§ The task
Return, word for word, only the lines of the data below that lie between the line with "[camera trap, expert-labeled]" and the line with "common name: white-tailed deer", those two lines included.

§ Records for processing
::::::::
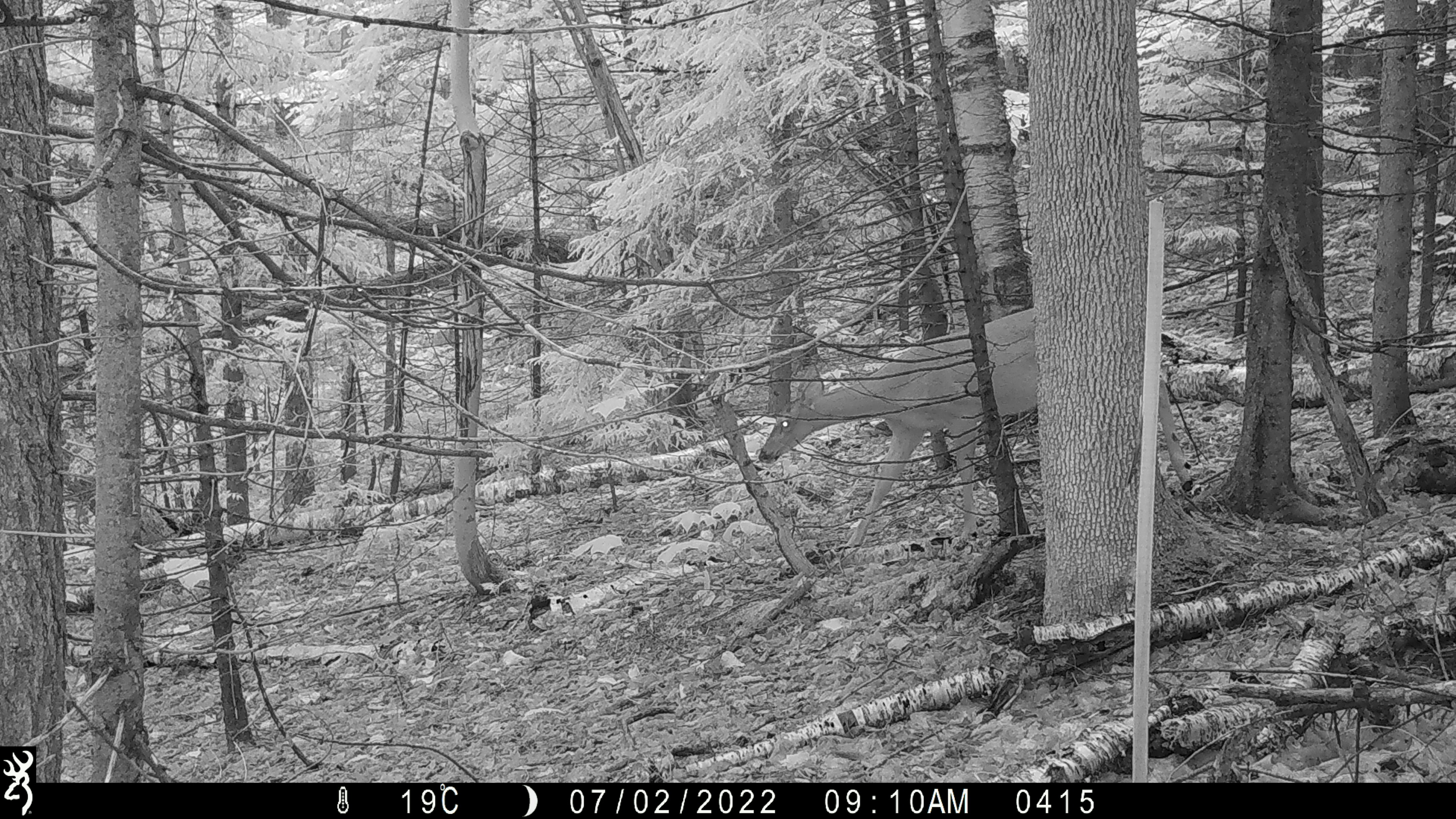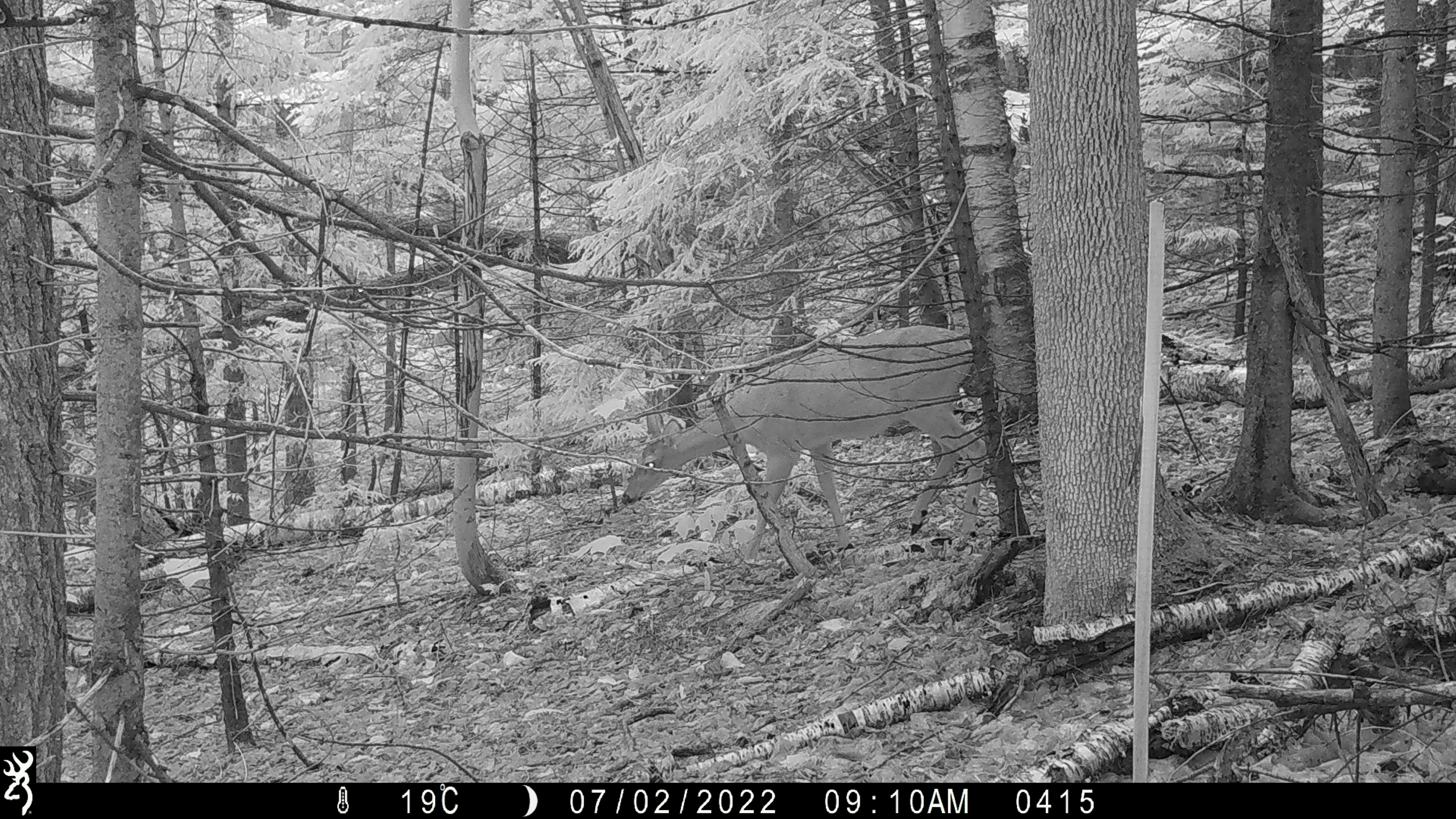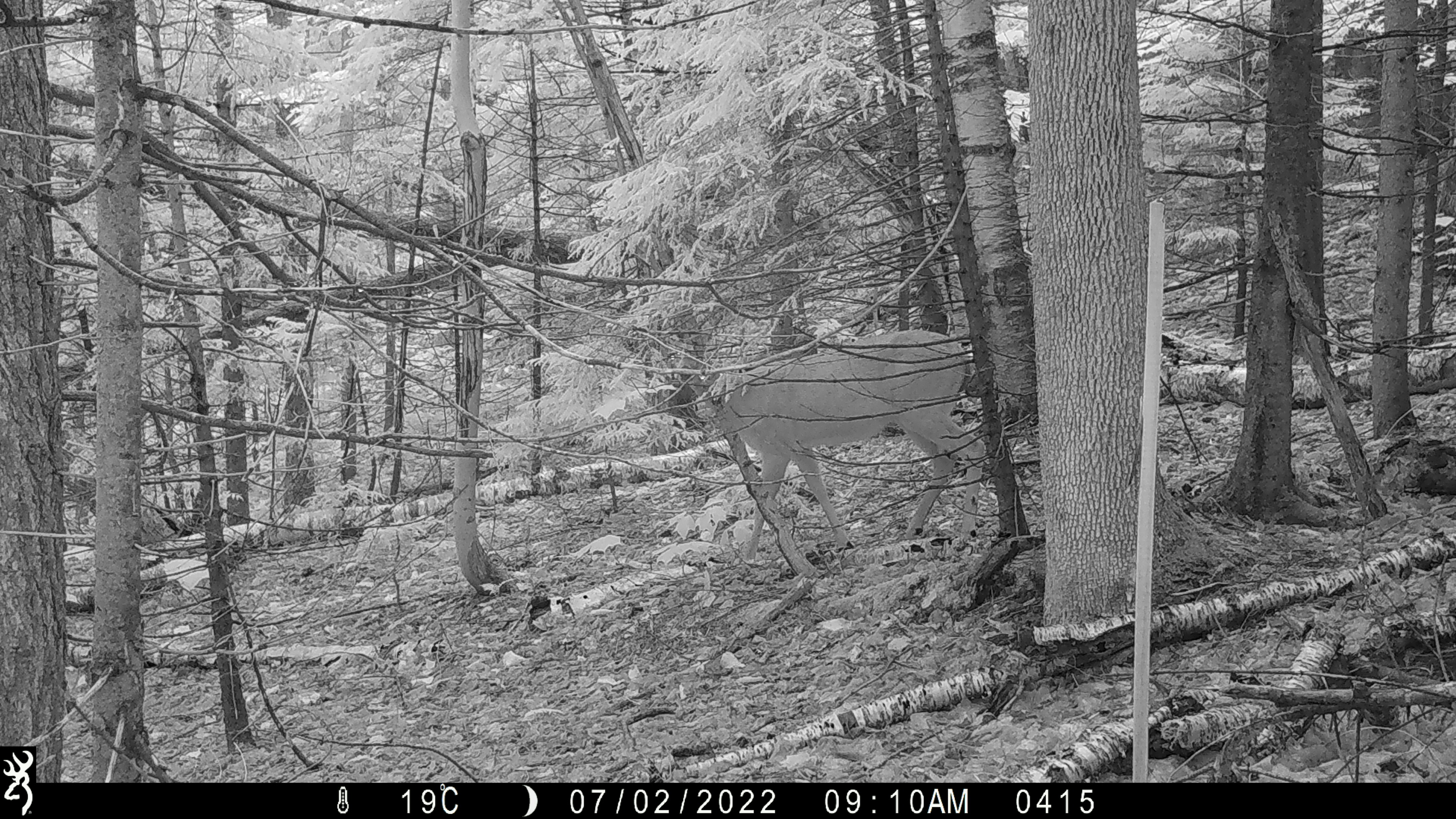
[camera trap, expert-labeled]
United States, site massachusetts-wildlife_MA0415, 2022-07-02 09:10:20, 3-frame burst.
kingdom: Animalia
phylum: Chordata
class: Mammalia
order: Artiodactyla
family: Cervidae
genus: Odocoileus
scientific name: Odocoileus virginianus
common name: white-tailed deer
::::::::
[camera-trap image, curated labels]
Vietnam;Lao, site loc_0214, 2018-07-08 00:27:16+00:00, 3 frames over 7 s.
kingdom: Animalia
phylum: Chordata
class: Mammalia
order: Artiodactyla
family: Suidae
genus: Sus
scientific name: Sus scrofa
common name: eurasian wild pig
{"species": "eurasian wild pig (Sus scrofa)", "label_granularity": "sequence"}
::::::::
§ Expected answer
[camera trap, expert-labeled]
United States, site massachusetts-wildlife_MA0415, 2022-07-02 09:10:20, 3-frame burst.
kingdom: Animalia
phylum: Chordata
class: Mammalia
order: Artiodactyla
family: Cervidae
genus: Odocoileus
scientific name: Odocoileus virginianus
common name: white-tailed deer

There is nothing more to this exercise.